● Instruction
Below is a listing to transcribe in full and exactly; keep the pictures out.

Entries from a dataset
****
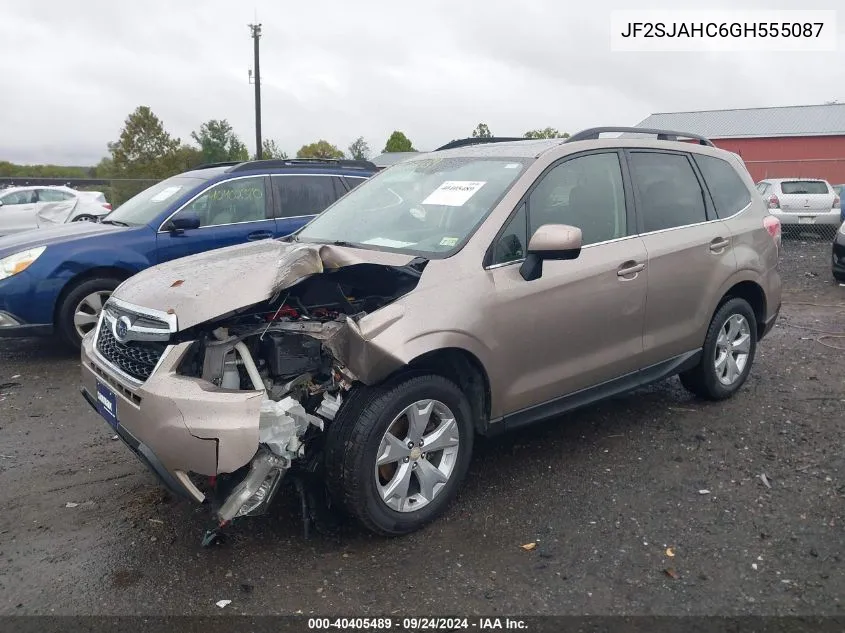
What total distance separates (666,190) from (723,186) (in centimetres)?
72

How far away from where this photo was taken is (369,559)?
321cm

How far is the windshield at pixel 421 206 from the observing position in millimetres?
3752

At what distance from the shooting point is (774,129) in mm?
45125

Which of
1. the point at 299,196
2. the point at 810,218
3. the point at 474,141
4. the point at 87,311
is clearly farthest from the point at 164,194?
the point at 810,218

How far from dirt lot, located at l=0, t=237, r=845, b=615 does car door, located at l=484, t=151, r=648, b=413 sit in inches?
23.2

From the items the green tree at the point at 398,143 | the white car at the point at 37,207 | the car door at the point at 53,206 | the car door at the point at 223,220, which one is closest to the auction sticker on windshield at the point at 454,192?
the car door at the point at 223,220

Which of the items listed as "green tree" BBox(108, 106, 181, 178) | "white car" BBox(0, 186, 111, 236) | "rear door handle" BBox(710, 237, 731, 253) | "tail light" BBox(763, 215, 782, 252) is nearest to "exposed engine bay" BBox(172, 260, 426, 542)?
"rear door handle" BBox(710, 237, 731, 253)

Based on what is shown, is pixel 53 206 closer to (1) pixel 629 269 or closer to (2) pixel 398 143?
(1) pixel 629 269

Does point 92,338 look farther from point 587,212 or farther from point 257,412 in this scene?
point 587,212

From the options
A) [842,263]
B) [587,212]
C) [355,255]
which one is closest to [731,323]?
[587,212]

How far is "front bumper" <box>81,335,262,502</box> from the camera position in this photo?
2.86m

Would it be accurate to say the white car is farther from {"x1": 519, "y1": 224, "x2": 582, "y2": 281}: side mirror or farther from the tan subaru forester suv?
****
● Exercise result
What total distance separates (666,190) from (723,186) (in centimetres)?
72

How far away from where this photo was taken is (369,559)?
321cm

How far is the windshield at pixel 421 206 from the observing position in millimetres?
3752

At what distance from the shooting point is (774,129) in mm?
45125

Which of
1. the point at 299,196
2. the point at 810,218
3. the point at 474,141
4. the point at 87,311
is clearly farthest from the point at 164,194?
the point at 810,218

How far from dirt lot, located at l=0, t=237, r=845, b=615 does car door, located at l=484, t=151, r=648, b=413 sit in inches?
23.2

From the items the green tree at the point at 398,143 | the white car at the point at 37,207 | the car door at the point at 53,206 | the car door at the point at 223,220, which one is closest to the auction sticker on windshield at the point at 454,192?
the car door at the point at 223,220

Which of the items listed as "green tree" BBox(108, 106, 181, 178) | "white car" BBox(0, 186, 111, 236) | "rear door handle" BBox(710, 237, 731, 253) | "tail light" BBox(763, 215, 782, 252) is nearest to "exposed engine bay" BBox(172, 260, 426, 542)?
"rear door handle" BBox(710, 237, 731, 253)

Based on what is shown, is pixel 53 206 closer to (1) pixel 629 269 or closer to (2) pixel 398 143?
(1) pixel 629 269

Does point 92,338 look farther from point 587,212 or farther from point 257,412 in this scene?
point 587,212

From the options
A) [842,263]
B) [587,212]
C) [355,255]
which one is closest to [731,323]?
[587,212]

How far is "front bumper" <box>81,335,262,502</box> from the camera position in this photo?
2.86m

Would it be accurate to say the white car is farther from {"x1": 519, "y1": 224, "x2": 582, "y2": 281}: side mirror or farther from the tan subaru forester suv?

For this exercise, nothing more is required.